**Gestellte Aufgabe a:**
Schreibe aus dem Seitentext den Abschnitt zwischen "Am Morgen besuchen" und "bereits gekommen sind.", beide einschließlich, wortgetreu ab.

Am Morgen besuchen wir die in BiH sehr stark verbreiteten Franziskaner. Sie waren während der osmanischen Herrschaft der Träger von Kath. Kirche im Land. Bis heute gibt es noch Parallelstrukturen zu der diözesan verfassten Kirche, die Franziskaner leiten rund die Hälfte aller Gemeinden im Land. Sie haben auch ein großes sozial-karitatives Netz aufgebaut, von Suppenküchen über Trauma-Zentrum bis hin zur Arbeit mit Suchtkranken – www.vision-teilen.org/unsere-arbeit/dap/bosnienhilfe/projekte/antoniusbrot.html
Wir sehen die ersten Menschen, die zur heutigen Ausgabe des Mittagessens bereits gekommen sind.

**Zu verarbeitende Daten:**
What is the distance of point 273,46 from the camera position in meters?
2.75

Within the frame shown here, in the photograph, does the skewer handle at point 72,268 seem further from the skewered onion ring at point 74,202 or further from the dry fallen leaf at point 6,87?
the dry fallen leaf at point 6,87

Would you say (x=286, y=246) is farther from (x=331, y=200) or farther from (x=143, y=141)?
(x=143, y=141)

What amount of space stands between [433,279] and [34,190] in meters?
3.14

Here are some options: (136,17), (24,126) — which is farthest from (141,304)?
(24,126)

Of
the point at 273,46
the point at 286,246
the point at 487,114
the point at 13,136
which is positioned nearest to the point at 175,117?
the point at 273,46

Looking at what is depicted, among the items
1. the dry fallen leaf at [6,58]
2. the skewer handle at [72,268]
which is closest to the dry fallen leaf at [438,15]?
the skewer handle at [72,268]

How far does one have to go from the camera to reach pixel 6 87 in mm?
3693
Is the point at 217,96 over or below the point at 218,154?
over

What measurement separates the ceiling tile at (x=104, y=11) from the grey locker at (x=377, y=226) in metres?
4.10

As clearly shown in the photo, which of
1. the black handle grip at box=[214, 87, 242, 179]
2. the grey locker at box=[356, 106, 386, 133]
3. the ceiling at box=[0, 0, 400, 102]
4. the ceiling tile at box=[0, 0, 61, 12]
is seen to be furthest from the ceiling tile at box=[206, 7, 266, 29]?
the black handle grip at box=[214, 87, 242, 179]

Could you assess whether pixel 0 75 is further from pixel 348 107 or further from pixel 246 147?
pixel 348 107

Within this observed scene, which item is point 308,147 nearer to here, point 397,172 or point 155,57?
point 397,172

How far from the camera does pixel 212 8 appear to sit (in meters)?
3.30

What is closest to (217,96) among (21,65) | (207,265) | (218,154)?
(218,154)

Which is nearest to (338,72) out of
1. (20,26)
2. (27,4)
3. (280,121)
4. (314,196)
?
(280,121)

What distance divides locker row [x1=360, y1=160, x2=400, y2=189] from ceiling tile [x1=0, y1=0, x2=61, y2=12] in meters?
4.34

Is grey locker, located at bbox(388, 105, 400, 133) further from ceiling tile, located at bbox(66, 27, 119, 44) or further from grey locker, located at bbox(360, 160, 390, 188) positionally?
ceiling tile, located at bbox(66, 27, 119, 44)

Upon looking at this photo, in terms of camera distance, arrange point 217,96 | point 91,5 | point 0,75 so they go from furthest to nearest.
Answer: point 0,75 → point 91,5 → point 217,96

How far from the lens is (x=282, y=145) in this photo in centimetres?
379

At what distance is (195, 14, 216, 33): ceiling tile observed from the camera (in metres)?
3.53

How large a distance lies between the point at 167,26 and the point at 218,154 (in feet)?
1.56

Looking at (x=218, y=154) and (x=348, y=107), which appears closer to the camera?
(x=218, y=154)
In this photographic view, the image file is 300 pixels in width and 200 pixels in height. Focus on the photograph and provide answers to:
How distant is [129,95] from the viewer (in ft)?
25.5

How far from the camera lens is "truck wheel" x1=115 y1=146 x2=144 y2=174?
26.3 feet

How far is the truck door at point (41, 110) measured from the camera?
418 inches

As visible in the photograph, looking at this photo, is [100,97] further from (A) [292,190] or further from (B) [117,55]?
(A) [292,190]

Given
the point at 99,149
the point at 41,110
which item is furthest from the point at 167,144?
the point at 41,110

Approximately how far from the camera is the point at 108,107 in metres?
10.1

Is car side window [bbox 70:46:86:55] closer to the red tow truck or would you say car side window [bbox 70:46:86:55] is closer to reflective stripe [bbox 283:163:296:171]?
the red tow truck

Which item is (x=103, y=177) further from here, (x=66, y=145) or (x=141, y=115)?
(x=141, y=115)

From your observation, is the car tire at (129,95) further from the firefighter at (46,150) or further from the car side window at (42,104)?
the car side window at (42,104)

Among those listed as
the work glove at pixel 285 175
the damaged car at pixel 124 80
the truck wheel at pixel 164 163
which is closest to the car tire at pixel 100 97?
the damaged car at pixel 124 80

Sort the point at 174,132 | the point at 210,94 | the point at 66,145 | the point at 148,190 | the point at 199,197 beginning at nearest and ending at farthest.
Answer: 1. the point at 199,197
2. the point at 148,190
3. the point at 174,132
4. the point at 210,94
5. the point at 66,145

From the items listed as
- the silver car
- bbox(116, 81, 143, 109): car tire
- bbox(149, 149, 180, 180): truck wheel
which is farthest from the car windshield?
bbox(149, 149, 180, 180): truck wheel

**Gestellte Aufgabe b:**
Gib die Datenzeilen von der Zeile mit "From the items listed as" bis zum Ende der Datenzeilen, beide Enden eingeschlossen, als JSON-Liste von Strings aus, mit einem String pro Zeile und ohne Leerzeilen.

**Richtige Antwort a:**
Am Morgen besuchen wir die in BiH sehr stark verbreiteten Franziskaner. Sie waren während der osmanischen Herrschaft der Träger von Kath. Kirche im Land. Bis heute gibt es noch Parallelstrukturen zu der diözesan verfassten Kirche, die Franziskaner leiten rund die Hälfte aller Gemeinden im Land. Sie haben auch ein großes sozial-karitatives Netz aufgebaut, von Suppenküchen über Trauma-Zentrum bis hin zur Arbeit mit Suchtkranken – www.vision-teilen.org/unsere-arbeit/dap/bosnienhilfe/projekte/antoniusbrot.html
Wir sehen die ersten Menschen, die zur heutigen Ausgabe des Mittagessens bereits gekommen sind.

**Richtige Antwort b:**
[
  "From the items listed as",
  "- the silver car",
  "- bbox(116, 81, 143, 109): car tire",
  "- bbox(149, 149, 180, 180): truck wheel",
  "which is farthest from the car windshield?",
  "bbox(149, 149, 180, 180): truck wheel"
]